Maintaining social distancing on stage and wearing masks, the symphonic orchestra at Alton Senior High School in Illinois performed Johann Sebastian Bach’s Brandenburg Concerto No. 3 in G Major (BWV 1048) earlier this month.
The performance was the group’s first since February, according to the group’s director, Laura Plummer. And that performance was given at the University of Illinois for an invited state festival.
“I think the last time you heard them play,” she told an audience at the Elijah P Lovejoy Music Festival at Lovejoy Elementary, “was last fall, a year ago.
“We’re excited to present this concert,” she continued. “It has been just a complete joy just seeing these guys every week and just uplifting my spirits.”
The string ensemble performed the concerto’s three movements without a harpsichord or other basso continuo, but it was otherwise energetic, just as Bach wrote it to be.
More about the work
The concerto is the third of six written by the Baroque composer. The concerti were, in effect, a job application Bach was making to work for Margrave Christian Ludwig of Brandenburg-Schwedt, an aristocrat who, it seems, was paying quite well and wanted a composer of his very own.

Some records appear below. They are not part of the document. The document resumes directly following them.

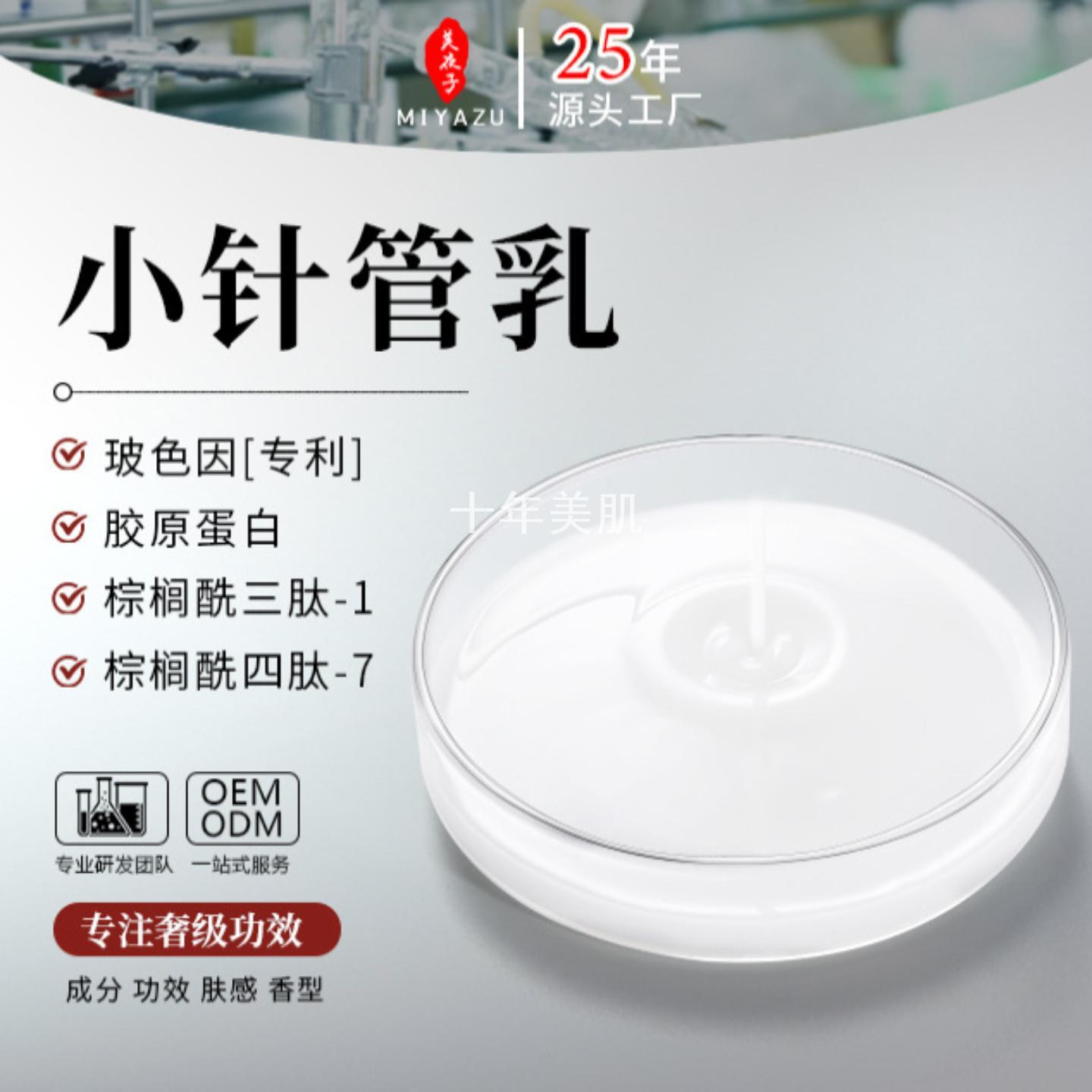 玻色因小针管抗皱精华乳玻尿酸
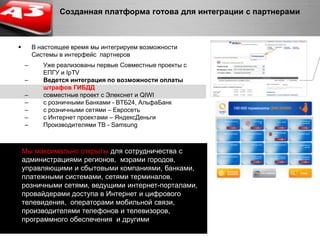  Оповещение о вновь выставленных счетах – как квитанции в почтовый ящик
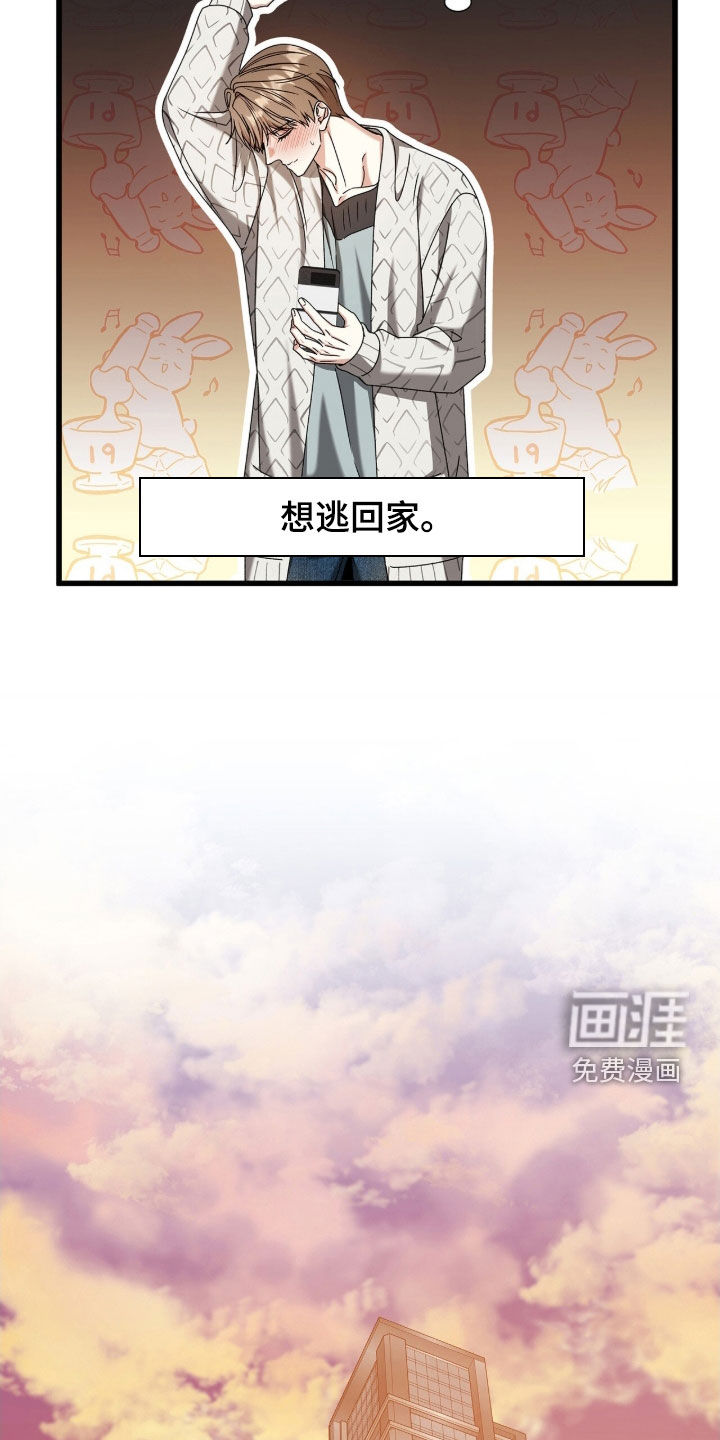 第83话11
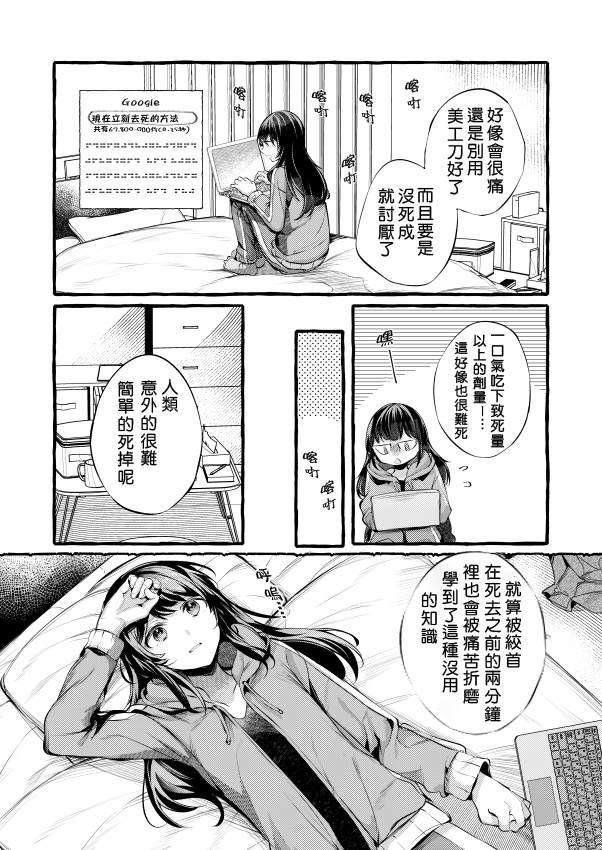 就算你说不可能漫画,前篇5图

But as it turns out, the works were never actually performed for the margrave and remained in his library until he died in 1734. The concerti weren’t even performed then, however, and the estate sold Bach’s handwritten score for about $22. In 1849, the manuscripts were discovered in the archives of Brandeburg and published a year later, in 1850, some 100 years after the death of the composer.

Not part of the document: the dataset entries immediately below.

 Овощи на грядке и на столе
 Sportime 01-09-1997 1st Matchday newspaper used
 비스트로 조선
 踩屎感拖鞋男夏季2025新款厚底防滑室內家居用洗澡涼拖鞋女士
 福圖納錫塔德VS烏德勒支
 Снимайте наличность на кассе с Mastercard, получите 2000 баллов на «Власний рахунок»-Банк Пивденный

The official date of the six concerti is 1721, but most music historians believe Bach composed them several years earlier, perhaps when he was at the court of either Weimar (1708–1717), Köthen (1717–1723), or, more likely, both. Because the composition of the works may have been spread out over several years and at least two jobs, most historians doubt they were composed as a set of six pieces. More likely, Bach put them together when he sent them to the margrave.
The first and third movements of the third concerto follow the traditional form of a concerto grosso. But the second movement is different. Bach simply wrote two chords: a Phrygian half-cadence. Musicians generally take this as an opportunity for a cadenza for one or more instruments to improvise. The cadenza, intended to showcase individual musical virtuosity, is sometimes performed by the harpsichord, but Alton omitted the cadenza, as many modern performances do.
This story was brought to us by The Daily Bird student news site at Alton Senior High School. Unfortunately, the performance on YouTube was cut off before the conclusion of Bach’s masterpiece. As with everything else, technology woes have impaired a great deal of learning in our schools in 2020.